━━ Source data ━━

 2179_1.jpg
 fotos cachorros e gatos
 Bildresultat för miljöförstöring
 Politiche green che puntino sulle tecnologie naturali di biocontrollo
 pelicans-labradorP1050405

━━━
━━ Source data ━━

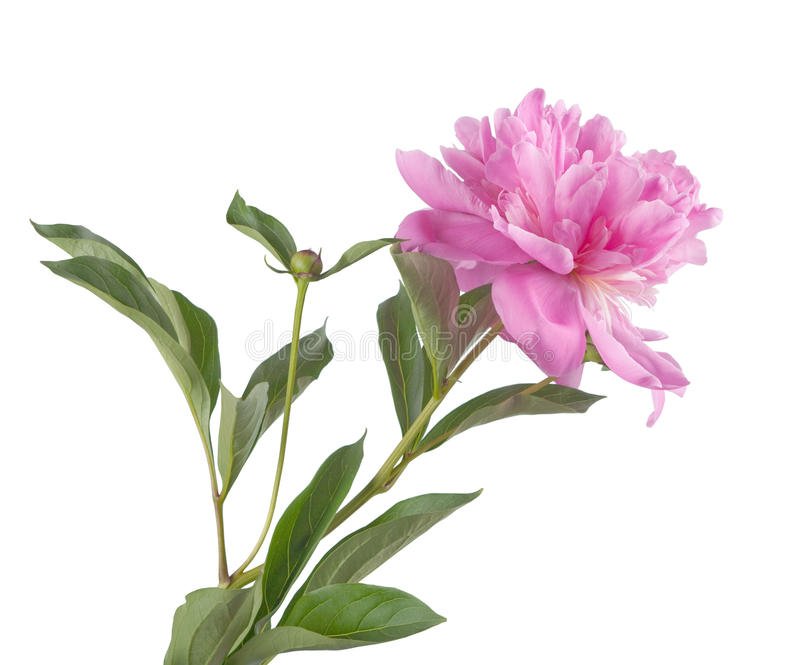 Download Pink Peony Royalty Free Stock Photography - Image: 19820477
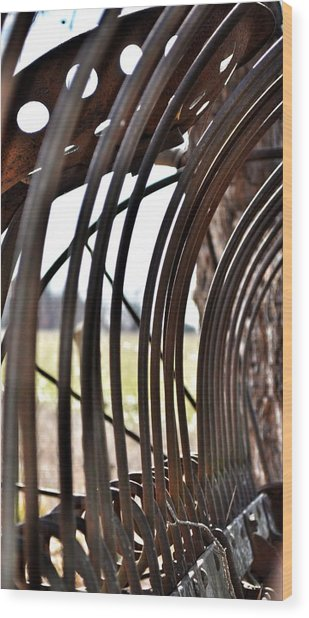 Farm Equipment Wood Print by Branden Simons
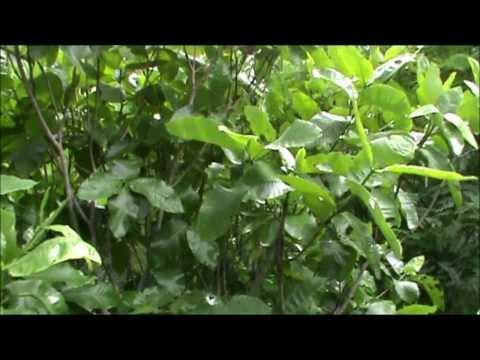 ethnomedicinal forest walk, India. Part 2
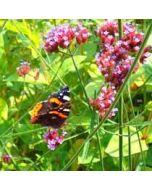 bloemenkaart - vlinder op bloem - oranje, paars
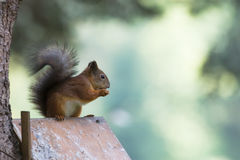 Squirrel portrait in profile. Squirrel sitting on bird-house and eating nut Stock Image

━━━
━━ Source data ━━

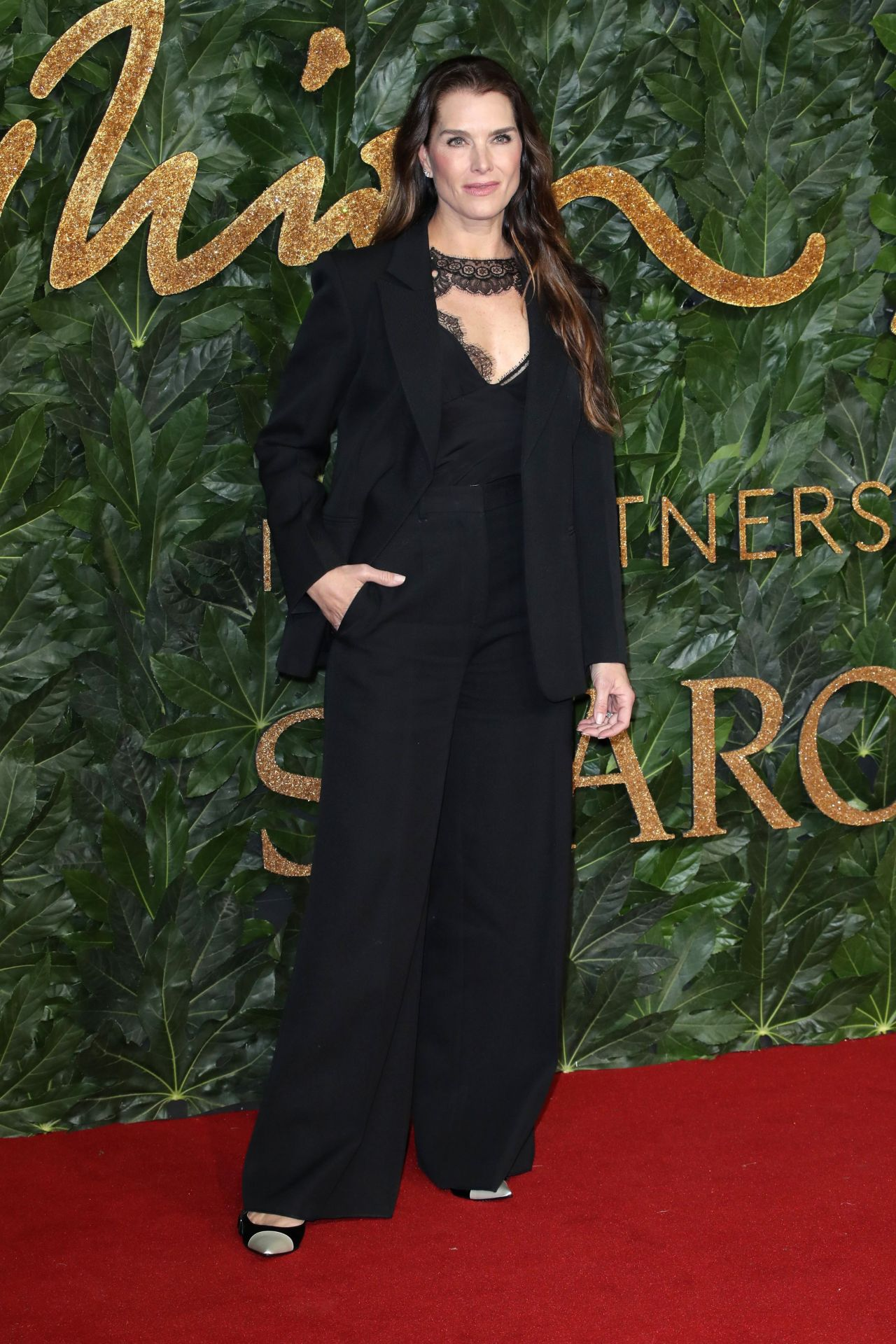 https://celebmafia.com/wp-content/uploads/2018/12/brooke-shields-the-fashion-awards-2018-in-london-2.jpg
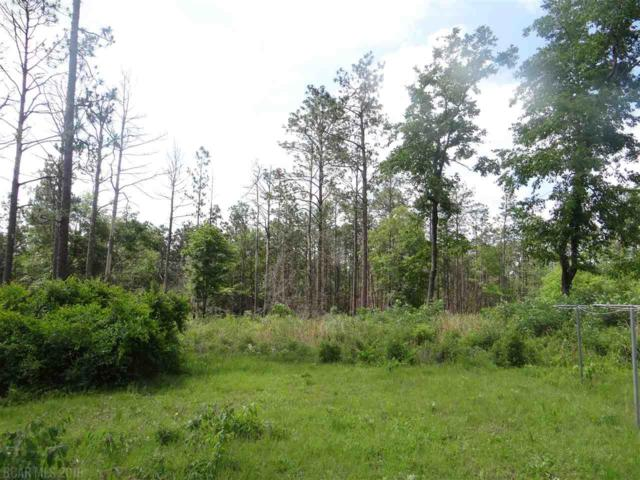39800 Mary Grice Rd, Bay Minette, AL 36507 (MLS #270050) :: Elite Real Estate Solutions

━━━

The problem.
In the material above, which lines fall between the one holding "Farm Equipment Wood Print by Branden Simons" and the one holding "Squirrel portrait in", inclusive? Print exactly those, with the pictures left out.

Result.
 Farm Equipment Wood Print by Branden Simons
 ethnomedicinal forest walk, India. Part 2
 bloemenkaart - vlinder op bloem - oranje, paars
 Squirrel portrait in profile. Squirrel sitting on bird-house and eating nut Stock Image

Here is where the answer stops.